見面之後,謝仁釗和梁實秋聊了一會兒,便請梁搭他的車去林森路統一飯店喝咖啡。韓菁清此時只是跟在姨父身邊,抱著那本嶄新的大辭典,沒有說什麼話。

到了統一飯店,偶然遇見了美國教授饒大衛。因大衛教授也是研究政治的,和謝仁釗教授有共同的話題。兩人越談越投機,便把梁實秋和韓菁清撂在了一邊,給他們交談創造了機會。

梁實秋見韓菁清手裡拿著自己編的大辭典,就跟她閒談起來。

“哦,你就是韓菁清小姐,我聽過你唱的歌呢。”梁教授繼續說:“我第一次在台灣電視節目中看到你的名字,就覺得很彆扭!

“彆扭?”韓菁清感到奇怪。

“你想想,菁念'精',這'菁清'多麼拗口?要么叫菁菁,要么叫清清,才順口。這名字是誰取的?”梁實秋​​咬文嚼字地問。

“我的本名叫韓德榮。韓菁清是我的藝名,是我自己取的。”韓菁清當時把梁實秋視為長輩,便一五一十地從實道來。

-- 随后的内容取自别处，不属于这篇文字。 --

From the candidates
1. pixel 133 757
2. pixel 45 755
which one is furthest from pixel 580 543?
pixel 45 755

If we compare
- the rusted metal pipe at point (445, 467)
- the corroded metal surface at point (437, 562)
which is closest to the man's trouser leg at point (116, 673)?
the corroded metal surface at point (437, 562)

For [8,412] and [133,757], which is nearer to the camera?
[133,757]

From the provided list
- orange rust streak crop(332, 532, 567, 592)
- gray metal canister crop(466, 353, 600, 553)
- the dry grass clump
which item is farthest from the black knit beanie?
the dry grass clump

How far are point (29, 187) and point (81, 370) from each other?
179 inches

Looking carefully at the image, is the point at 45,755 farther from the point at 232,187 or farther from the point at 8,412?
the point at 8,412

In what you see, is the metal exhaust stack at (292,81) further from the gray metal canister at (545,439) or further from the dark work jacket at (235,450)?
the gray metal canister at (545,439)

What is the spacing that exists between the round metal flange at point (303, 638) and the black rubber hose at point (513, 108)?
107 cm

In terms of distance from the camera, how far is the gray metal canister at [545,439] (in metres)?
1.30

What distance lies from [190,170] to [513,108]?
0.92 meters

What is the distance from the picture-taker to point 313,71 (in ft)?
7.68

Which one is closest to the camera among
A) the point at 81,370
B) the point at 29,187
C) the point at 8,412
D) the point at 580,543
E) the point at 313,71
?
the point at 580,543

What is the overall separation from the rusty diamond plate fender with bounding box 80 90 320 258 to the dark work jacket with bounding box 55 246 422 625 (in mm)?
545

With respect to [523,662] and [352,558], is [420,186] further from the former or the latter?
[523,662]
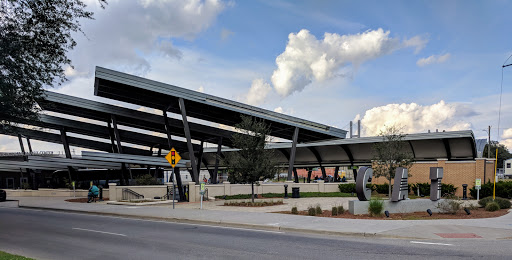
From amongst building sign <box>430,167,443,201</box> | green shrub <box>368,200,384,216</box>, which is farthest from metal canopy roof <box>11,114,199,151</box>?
building sign <box>430,167,443,201</box>

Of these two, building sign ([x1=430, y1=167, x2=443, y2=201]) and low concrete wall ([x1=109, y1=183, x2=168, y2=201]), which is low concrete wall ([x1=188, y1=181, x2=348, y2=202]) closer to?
low concrete wall ([x1=109, y1=183, x2=168, y2=201])

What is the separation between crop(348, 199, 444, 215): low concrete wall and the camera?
62.4 feet

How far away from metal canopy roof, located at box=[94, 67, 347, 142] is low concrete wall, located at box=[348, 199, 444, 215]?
56.8ft

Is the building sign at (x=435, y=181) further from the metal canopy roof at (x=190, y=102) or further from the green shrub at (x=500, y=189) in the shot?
the metal canopy roof at (x=190, y=102)

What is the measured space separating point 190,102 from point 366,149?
2804 centimetres

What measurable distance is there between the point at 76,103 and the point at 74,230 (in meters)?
24.4

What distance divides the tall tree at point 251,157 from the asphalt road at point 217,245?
11.2 m

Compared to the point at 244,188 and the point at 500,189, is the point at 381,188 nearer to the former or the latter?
the point at 500,189

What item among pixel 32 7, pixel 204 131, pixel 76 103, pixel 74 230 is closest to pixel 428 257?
pixel 74 230

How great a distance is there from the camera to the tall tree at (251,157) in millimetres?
27141

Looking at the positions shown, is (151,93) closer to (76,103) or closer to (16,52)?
(76,103)

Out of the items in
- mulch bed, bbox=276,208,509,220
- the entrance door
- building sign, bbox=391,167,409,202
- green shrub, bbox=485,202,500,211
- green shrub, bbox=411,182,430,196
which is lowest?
the entrance door

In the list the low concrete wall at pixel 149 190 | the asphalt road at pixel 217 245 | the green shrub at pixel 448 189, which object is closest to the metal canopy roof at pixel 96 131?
the low concrete wall at pixel 149 190

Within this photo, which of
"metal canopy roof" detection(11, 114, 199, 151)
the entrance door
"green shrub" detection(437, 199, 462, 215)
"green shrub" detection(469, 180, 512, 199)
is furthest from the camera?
the entrance door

“像是男孩子的名字,這名字也取得不好!”梁實秋笑道。

那邊,中外教授論政治、談笑風生。
這邊,白髮紅顏遇知己,情投意合。

“我小時候在上海,喜歡唱歌。登台唱歌用韓德榮這男孩子一樣的名字,當然不行。我就從《詩經——唐風·杕杜》一句'其葉菁菁裡',取了'菁菁'兩個字作為藝名。不過,我很快就發現,在歌星中用'菁菁'兩個字作藝名的人有好幾個,我就改成'菁清',而且加上了姓,成了'韓菁清',再也不會跟別人重複……”

梁實秋聽了韓菁清就自己取名的介紹後,津津有味,讚道:“你真不簡單啊,小小年紀之時,就知道《詩經》,知道“其葉菁菁”。”

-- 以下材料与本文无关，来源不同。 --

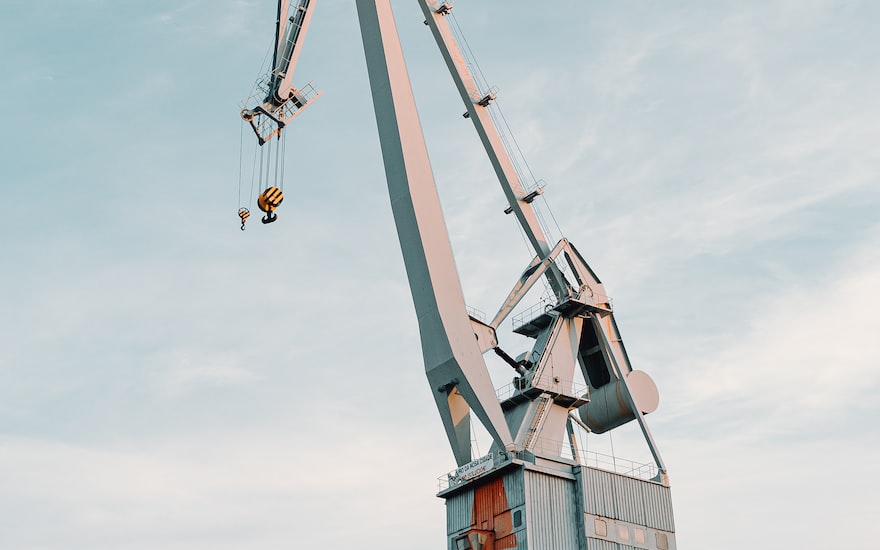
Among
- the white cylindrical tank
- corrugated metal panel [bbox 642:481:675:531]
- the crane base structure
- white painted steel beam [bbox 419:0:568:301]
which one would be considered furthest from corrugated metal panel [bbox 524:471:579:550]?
white painted steel beam [bbox 419:0:568:301]

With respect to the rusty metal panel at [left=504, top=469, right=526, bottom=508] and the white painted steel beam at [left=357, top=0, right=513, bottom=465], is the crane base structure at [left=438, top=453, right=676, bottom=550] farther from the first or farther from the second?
the white painted steel beam at [left=357, top=0, right=513, bottom=465]

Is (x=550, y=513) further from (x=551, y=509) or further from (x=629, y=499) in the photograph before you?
(x=629, y=499)

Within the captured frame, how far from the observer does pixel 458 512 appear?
116ft

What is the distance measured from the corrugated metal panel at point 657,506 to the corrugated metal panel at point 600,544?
198 cm

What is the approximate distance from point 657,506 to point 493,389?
7.81 meters

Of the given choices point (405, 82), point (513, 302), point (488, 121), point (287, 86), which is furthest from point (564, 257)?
point (287, 86)

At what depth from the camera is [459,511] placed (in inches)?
1394

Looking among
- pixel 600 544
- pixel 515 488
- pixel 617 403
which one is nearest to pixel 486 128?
pixel 617 403

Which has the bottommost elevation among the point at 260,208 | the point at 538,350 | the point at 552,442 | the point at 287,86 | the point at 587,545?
the point at 587,545

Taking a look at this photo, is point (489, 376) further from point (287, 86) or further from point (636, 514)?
point (287, 86)

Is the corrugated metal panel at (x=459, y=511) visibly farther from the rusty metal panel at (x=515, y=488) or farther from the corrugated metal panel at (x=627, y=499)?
the corrugated metal panel at (x=627, y=499)

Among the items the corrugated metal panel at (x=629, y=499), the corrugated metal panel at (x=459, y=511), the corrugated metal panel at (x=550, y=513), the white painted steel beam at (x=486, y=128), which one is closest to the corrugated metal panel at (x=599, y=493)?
the corrugated metal panel at (x=629, y=499)

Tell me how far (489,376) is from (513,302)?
509 cm

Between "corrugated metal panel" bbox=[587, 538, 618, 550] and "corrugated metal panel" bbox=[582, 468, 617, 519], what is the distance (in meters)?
0.88
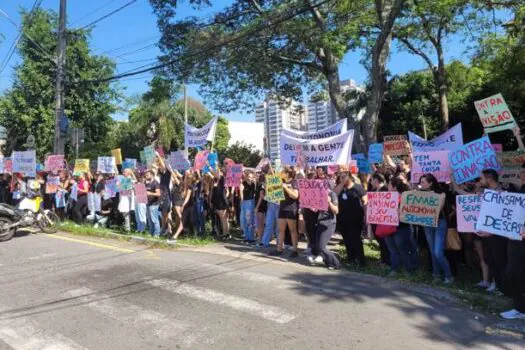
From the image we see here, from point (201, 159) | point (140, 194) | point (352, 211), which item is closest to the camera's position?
point (352, 211)

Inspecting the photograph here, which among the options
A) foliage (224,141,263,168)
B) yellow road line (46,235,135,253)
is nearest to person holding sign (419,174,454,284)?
yellow road line (46,235,135,253)

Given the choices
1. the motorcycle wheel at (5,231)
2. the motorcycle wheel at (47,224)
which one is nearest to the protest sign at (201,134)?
the motorcycle wheel at (47,224)

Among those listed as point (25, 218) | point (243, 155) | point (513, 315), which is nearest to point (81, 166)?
point (25, 218)

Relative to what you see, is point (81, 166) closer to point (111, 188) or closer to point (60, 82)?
point (111, 188)

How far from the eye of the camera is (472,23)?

自從相識,梁實秋每天都與韓菁清在一起,或者談文學藝術,或者道國事家常,或者一起吃飯、散步……僅一個星期時間,感情的潮水在兩人心中一寸寸漲起。梁實秋率先向韓菁清表白心意,韓菁清內心既激動又紛亂。經歷過愛情的風風雨雨,愛情於她,是個甜蜜且又痛苦的字眼。平心而論,她承認梁實秋確實很有魅力,是可託付終身之人。然而,她已過了滿腦子幻想的年齡,不能不考慮很多,橫亙在她面前的最大障礙,是梁實秋已71歲了。她明白愛是沒有年齡限制的,如果梁實秋五十歲或者六十歲,她也許不會猶豫,可他已到了古稀之年,戴著助聽器才能聽到聲音,又患了嚴重的糖尿病……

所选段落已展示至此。